With this "One RV, One Distribution" style, we have for example:
\begin{aligned}
\\
\mathrm{p}(Y) &\equiv \text{distribution of labels in the dataset} \\[1ex]
\mathrm{p}_\theta(A) &\equiv \text{distribution of labels assigned by the model} \\[1ex]
\mathrm{p}(Y|X) &\equiv \text{distribution of label } Y \text{ assigned to } X \\[1ex]
\mathrm{p}_{\theta}(A|X) &\equiv \text{distribution of label } A \text{ predicted by the model for } X \\
\end{aligned}
A perfectly trained model \mathrm{p}_{\theta}(A|X)
should attain the same shape as \mathrm{p}(Y|X) for every
x \in X, so we can minimize
D_{\theta}(Y\|A|X) or D_\theta(A \| Y |
X) to achieve that. Since we are dealing with an empirical
sample from P(X, Y), we can minimize
D_{\theta}(Y\|A|X):
\begin{aligned}
\\[1ex]
D_{\theta}(Y\|A|X) &= E_X E_{Y|X} \log \dfrac{\mathrm{p}(Y|X)}{\mathrm{p}_{\theta}(A\mathord{=}Y|X)} \\[1ex]
&= H_{\theta}(Y \bullet A | X) - H(Y|X) \\
\end{aligned}
H_{\theta}(Y \bullet A | X) represents conditional cross entropy (to distinguish from joint
entropy). Since H(Y|X) is a constant, we can minimize D_{\theta}(Y|A|X) by
minimizing H_{\theta}(Y \bullet A | X).
The empirical estimate of conditional cross entropy is derived as:
\begin{aligned}
\\[1ex]
H_{\theta}(Y \bullet A | X) &= E_X E_{Y|X} [-\log \mathrm{p}_{\theta}(A\mathord{=}Y|X)] \\[1ex]

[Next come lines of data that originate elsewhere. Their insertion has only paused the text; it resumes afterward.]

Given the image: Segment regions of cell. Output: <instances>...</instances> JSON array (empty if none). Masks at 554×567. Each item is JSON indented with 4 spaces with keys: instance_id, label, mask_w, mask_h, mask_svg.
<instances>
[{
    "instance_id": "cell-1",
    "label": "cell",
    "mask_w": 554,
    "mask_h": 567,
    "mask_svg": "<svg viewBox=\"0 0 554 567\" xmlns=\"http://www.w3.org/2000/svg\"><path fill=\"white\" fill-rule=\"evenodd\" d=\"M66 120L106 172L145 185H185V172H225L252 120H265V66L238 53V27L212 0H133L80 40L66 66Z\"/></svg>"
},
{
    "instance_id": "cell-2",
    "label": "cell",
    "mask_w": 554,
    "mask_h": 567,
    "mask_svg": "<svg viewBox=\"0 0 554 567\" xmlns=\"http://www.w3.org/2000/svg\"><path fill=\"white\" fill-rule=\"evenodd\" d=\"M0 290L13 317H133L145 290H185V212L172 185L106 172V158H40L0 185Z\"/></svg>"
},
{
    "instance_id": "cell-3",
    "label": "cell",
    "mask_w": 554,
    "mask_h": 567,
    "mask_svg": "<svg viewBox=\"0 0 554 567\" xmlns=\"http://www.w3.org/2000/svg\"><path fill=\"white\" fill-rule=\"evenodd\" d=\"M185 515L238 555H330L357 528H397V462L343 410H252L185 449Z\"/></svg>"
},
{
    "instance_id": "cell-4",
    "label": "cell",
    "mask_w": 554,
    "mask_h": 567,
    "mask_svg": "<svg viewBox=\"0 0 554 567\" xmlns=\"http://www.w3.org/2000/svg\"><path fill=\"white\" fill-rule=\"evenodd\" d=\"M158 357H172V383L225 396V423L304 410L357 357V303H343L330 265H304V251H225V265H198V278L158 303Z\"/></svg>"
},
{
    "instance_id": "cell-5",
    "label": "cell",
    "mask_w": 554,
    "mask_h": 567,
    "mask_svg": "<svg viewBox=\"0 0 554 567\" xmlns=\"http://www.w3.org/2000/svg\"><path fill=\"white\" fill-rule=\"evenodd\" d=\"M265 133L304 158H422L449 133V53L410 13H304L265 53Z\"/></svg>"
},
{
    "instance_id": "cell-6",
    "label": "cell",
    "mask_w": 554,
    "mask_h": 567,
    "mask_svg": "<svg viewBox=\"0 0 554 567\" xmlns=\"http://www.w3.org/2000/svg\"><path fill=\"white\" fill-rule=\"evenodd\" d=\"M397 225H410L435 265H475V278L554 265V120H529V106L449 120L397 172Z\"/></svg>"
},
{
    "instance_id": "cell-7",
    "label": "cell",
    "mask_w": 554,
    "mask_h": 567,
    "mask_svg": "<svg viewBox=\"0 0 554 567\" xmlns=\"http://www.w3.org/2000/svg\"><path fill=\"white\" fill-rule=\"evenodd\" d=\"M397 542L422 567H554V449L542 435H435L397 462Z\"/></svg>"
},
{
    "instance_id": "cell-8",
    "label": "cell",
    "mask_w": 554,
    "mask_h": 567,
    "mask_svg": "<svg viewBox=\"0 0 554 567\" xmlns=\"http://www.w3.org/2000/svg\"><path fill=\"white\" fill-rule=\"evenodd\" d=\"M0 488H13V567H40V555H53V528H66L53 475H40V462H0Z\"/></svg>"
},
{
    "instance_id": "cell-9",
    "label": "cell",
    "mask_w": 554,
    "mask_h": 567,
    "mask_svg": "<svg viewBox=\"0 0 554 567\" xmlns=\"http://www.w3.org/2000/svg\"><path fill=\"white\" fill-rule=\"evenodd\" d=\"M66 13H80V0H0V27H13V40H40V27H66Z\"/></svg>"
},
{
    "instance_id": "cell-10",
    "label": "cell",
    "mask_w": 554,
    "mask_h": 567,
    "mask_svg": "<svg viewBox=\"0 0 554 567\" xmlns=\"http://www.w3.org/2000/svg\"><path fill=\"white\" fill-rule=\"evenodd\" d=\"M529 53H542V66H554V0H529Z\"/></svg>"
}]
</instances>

\widetilde{H}_\theta(Y \bullet A|X) &= \dfrac{1}{N} \sum_{x_i \sim \mathcal{D}}^N { E_{Y|X\mathord{=}x_i} [-\log \mathrm{p}_\theta(A\mathord{=}Y|x_i)] } \\[1ex]
\end{aligned}
Intuitively, it seems like the following implication would hold:
\begin{aligned}
\\[1ex]
H_{\theta}(Y \bullet A | X) \rightarrow 0 &\implies \mathrm{p}_\theta(A|X) \rightarrow \mathrm{p}(Y|X) \\[1ex]
&\implies H_\theta(A|X) \rightarrow H(Y|X) \\[1ex]
&\implies I_\theta(A;X) \rightarrow I(Y;X)
\end{aligned}
The reverse implication does not hold. If we simply push the mutual
information I_\theta(A;X) upward somehow, this will not
automatically lead to a good prediction. The reason is that Mutual
Information is invariant to any one-to-one remapping of elements in a
variable's domain, while cross-entropy (and KL-divergence) is not. But,
what this says is that, in order to predict, the model must acquire the
same level of mutual information as is in the data.